Никон — страница 64 из 74

Полежавши, встал. Осмотрел печь. Не все камни стояли прочно. Трещины в кладке, над каменкой как раз. Пошел было кликнуть Настену, чтоб несла ведро, воду, глину… Да и прикусил язык.

Настена сама, будто почуяла, что нужна, вышла в огород, сложа ладони у рта, крикнула:

— Папаня!

— Ну чего?! — откликнулся Малах. — Соскучилась?

— Па-па-ни-чок! — радостно взвизгнула Настена. — Живый!

— Ишь, рот раззявила! — рассердился Малах. — Мор ветром носит! Сиди в избе, коли жить хочешь. Прочь!

И сам на себя обиделся:

«Дочь с лаской, а он как бык! А слова-то от тебя, может, последние слышала. Хорошо напутствие — «прочь!» Скотина и та нежнее друг к другу».

В сильной тоске лег Малах на пол и стал вспоминать грубую жизнь свою. Все делалось с руганью, с битьем! Потому что тяжело ведь! Мужик и мураш одного племени.

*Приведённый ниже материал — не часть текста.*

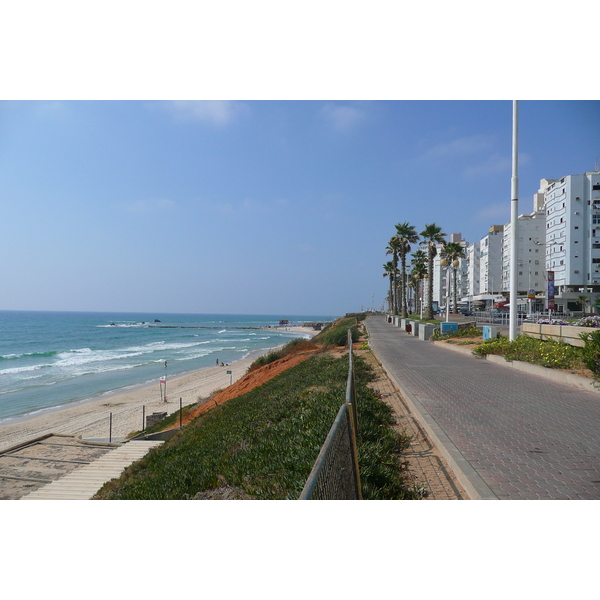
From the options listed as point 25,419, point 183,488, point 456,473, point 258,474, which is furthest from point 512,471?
point 25,419

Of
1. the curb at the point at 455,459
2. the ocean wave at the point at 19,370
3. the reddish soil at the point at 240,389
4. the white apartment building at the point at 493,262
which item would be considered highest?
the white apartment building at the point at 493,262

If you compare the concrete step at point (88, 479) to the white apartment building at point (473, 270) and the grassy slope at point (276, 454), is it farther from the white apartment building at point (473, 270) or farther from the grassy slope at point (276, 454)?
the white apartment building at point (473, 270)

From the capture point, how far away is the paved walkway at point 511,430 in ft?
14.0

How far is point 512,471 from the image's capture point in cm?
453

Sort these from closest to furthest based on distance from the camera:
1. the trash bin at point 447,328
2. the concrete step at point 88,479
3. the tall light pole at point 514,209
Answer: the concrete step at point 88,479, the tall light pole at point 514,209, the trash bin at point 447,328

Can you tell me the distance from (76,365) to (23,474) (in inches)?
1473

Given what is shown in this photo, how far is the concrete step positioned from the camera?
10302 millimetres

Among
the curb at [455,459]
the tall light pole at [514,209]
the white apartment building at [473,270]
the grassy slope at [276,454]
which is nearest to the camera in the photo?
the curb at [455,459]

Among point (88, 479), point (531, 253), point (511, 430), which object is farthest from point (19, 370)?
point (531, 253)

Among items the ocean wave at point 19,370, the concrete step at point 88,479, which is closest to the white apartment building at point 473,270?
the ocean wave at point 19,370

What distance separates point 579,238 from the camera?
58531mm

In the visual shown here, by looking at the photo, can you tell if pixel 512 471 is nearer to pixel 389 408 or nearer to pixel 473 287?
pixel 389 408

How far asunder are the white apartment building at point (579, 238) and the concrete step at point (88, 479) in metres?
57.9

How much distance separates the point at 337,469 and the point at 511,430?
3.77 meters
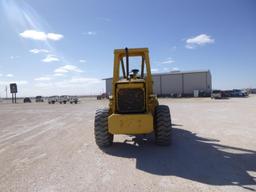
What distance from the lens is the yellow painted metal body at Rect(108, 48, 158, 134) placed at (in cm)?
768

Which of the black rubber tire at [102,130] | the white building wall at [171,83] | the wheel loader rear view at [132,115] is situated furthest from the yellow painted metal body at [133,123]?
the white building wall at [171,83]

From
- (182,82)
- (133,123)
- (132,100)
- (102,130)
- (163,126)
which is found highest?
(182,82)

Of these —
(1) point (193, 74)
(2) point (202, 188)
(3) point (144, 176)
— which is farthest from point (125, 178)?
(1) point (193, 74)

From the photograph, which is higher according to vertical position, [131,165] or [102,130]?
[102,130]

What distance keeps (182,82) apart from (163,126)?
202ft

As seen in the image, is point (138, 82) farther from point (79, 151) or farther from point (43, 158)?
point (43, 158)

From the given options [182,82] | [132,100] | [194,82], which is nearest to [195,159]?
[132,100]

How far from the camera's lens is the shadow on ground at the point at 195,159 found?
561cm

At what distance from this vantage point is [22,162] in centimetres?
716

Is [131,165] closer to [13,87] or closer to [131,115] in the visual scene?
[131,115]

Попробовал представить всю свою работу, собрать ее в одно — велика ли копешка? Не получилось. Пахал, сеял, косил, жал, рубил, метал, тянул, забивал, резал, мазал, клал… А еще ведь строил, искал, возил, собирал… Нет, все это в одно не соберешь. Как дождь, ушло в землю. А из земли — трава.

И вспомнилось вдруг: косит он, трава яхонтами, над ним — над самой головой — жаворонок. И кто кого? У Малаха руки занемеют, в спине немота, а жаворонок — поет. Как привязанный к небу! Но и у него силенки тоже не покупные, с верхов-то, из-под облак-то, потянет его к земле, и песня — тыр-пыр. Да и спохватится — мужик знай себе косит. Тут жаворонок зазвенит на весь луг и, как со дна реки, — толчками: вверх, вверх! И голосок-то уже у него не серебряный — золотой. Как и не позолотеть у солнышка под боком?

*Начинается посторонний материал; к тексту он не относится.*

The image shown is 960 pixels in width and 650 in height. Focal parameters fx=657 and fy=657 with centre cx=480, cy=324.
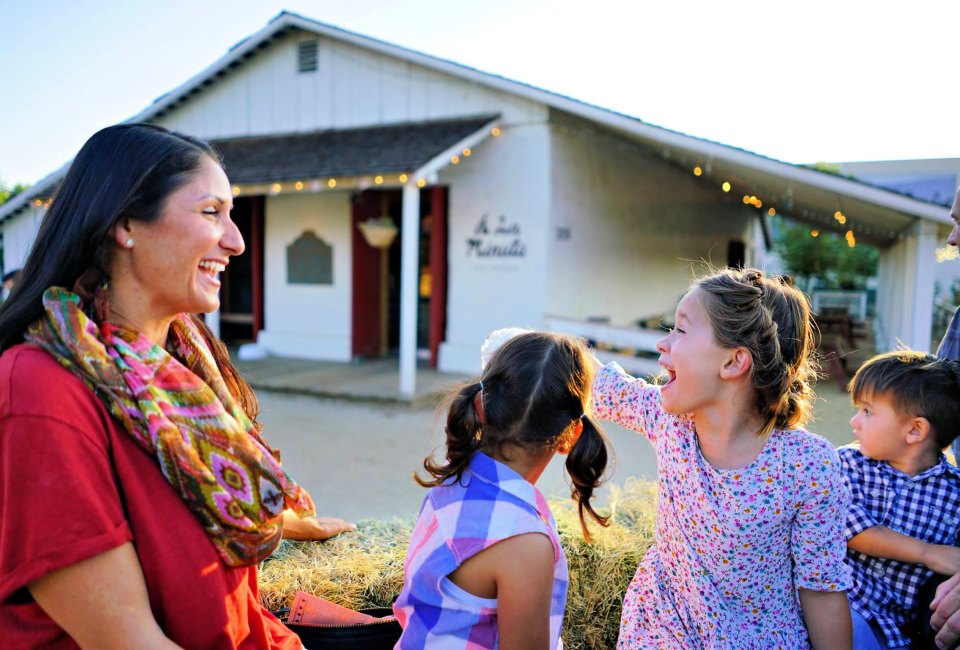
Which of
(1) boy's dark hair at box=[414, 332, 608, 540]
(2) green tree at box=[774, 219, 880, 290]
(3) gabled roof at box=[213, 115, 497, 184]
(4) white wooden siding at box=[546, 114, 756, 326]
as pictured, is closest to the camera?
(1) boy's dark hair at box=[414, 332, 608, 540]

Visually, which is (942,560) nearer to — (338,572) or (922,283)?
(338,572)

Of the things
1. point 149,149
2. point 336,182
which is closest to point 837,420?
point 336,182

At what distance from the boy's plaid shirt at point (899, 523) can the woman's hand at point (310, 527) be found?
1695 mm

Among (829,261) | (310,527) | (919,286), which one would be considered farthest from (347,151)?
(829,261)

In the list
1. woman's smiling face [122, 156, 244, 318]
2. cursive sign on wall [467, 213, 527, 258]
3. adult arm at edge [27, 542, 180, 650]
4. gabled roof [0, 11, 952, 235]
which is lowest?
adult arm at edge [27, 542, 180, 650]

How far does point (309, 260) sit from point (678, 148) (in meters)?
6.51

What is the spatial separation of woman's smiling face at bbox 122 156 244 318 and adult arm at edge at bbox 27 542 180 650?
52 cm

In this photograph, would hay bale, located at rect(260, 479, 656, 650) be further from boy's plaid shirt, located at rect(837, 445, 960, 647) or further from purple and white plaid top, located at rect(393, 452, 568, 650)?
boy's plaid shirt, located at rect(837, 445, 960, 647)

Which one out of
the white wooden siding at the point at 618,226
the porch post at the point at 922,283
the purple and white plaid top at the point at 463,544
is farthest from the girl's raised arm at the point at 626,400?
the white wooden siding at the point at 618,226

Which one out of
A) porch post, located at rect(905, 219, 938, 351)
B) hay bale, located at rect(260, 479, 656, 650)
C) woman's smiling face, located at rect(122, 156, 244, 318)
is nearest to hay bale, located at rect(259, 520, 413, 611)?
hay bale, located at rect(260, 479, 656, 650)

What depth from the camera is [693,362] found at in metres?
1.68

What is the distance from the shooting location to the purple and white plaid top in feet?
4.73

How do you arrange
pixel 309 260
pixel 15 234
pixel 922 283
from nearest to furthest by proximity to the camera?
pixel 922 283 < pixel 309 260 < pixel 15 234

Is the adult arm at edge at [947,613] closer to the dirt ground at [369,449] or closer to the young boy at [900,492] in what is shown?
the young boy at [900,492]
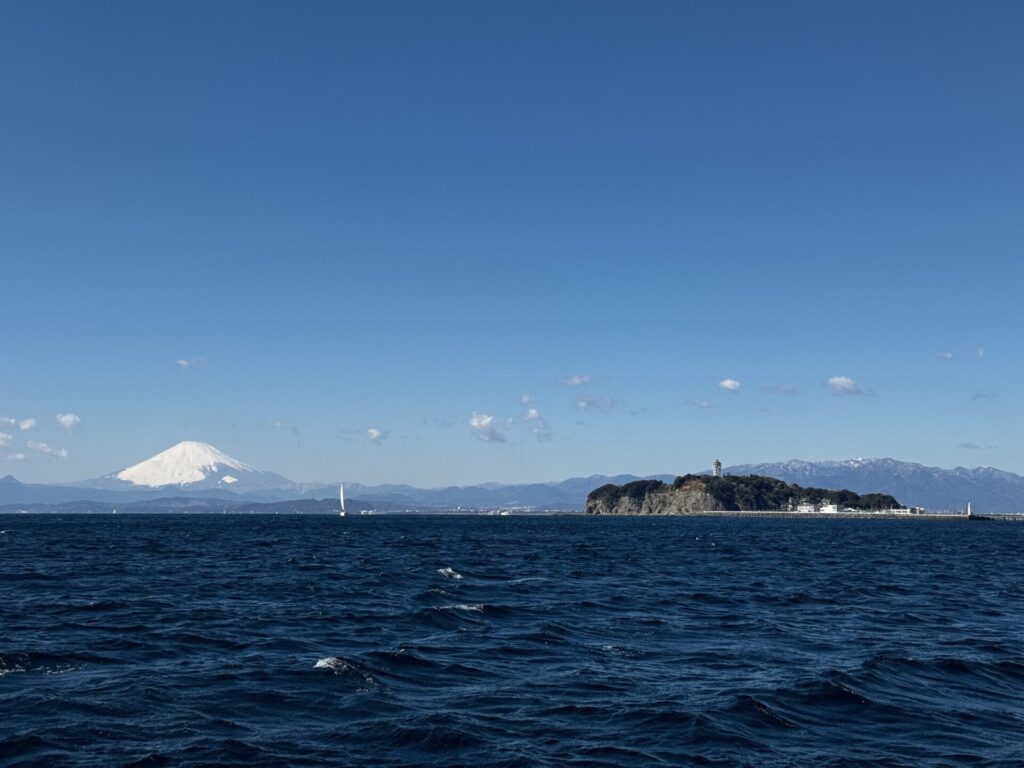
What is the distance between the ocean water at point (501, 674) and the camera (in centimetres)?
2147

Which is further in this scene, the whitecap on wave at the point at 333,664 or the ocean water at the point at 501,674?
the whitecap on wave at the point at 333,664

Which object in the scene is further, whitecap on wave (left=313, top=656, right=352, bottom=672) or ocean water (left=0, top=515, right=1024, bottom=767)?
whitecap on wave (left=313, top=656, right=352, bottom=672)

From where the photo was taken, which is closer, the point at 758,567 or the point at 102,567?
the point at 102,567

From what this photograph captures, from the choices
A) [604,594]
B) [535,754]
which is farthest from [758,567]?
[535,754]

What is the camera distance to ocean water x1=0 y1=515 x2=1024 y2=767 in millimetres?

И еще вспомнилось. Экие глупости в голове сидят. О дельном о чем подумать, так нет! Вспомнилось, как впервые залез к девке за пазуху. Все одногодки уж про то бахвалились, а ему и стыдно — поотстал. Ну, случилось наконец. На Купалу. Попридержал девку за деревом, как к реке шли, да и лапой через ворот. Цапнул! И в жар кинуло. Боже ты мой! Ну, словно птенчика в гнезде поймал. Бьется тот птенчик, торкается жилками, теплый, нежный!

Чуть на колени не бухнулся перед девкой. Упаси бог — не ради прощения! Ради того тепла живого, что носила за пазухой.

Никогда в жизни не поднял Малах на жену руки. И она его любила. Чего-нибудь мастерит, шлею шьет, хомут, поднимет глаза, а она — смотрит. Дети про тот материнский погляд знали. Перед всей деревней гордились: папаня маманю ни разу не побил. Мужики-то сперва всё похохатывали над чудным Малахом, а потом признали верх над собой, его ум признали.

…Ночью Малах смотрел на звезды. Ох и падали! Не зря говорят, у каждой души — своя звезда. Пала звезда — значит, и человек угас.

Грешным делом, искал Малах среди дружно мерцающего скопища ту, что ему была определена. Да ведь как пшена в мешке. Одни горят ясно, чинно, не вздрогнут, другие ж так и этак себя выказывают: и синим, и красным. О чем волнуются — Богу понятно, а человеку — нет!

Спал Малах недолго. Петухи разбудили. Орали, как на пожар. Заря и впрямь разгоралась на полнеба. Малах в щелку глядел. Цветок ему на глаза попался — петров кнут.

Этот всю красоту свою, всю синеву для солнца бережет, на ночь сворачивается. Глядел Малах, как медленно, недоверчиво разжимал петров кнут лепестки-ресницы, но солнце взошло, и все свои синющие глаза так и вытаращил.

— Живу, — сказал себе Малах, виновато улыбаясь в сторону сгоревших банек.

И так захотелось жить! Не лучше, не хуже — по-прежнему. Таскать, носить, пахать, косить…

— О господи! — Аж в груди всхлипнуло.

Хотел молитву прочитать — побоялся. Что, если… жизнью-то правит другой? Недаром ведь угодников Господь любит к себе призывать!.. Вдвойне страшно стало… От Господа Малах отступить не смел, а о даровании жизни просить не смел еще более того.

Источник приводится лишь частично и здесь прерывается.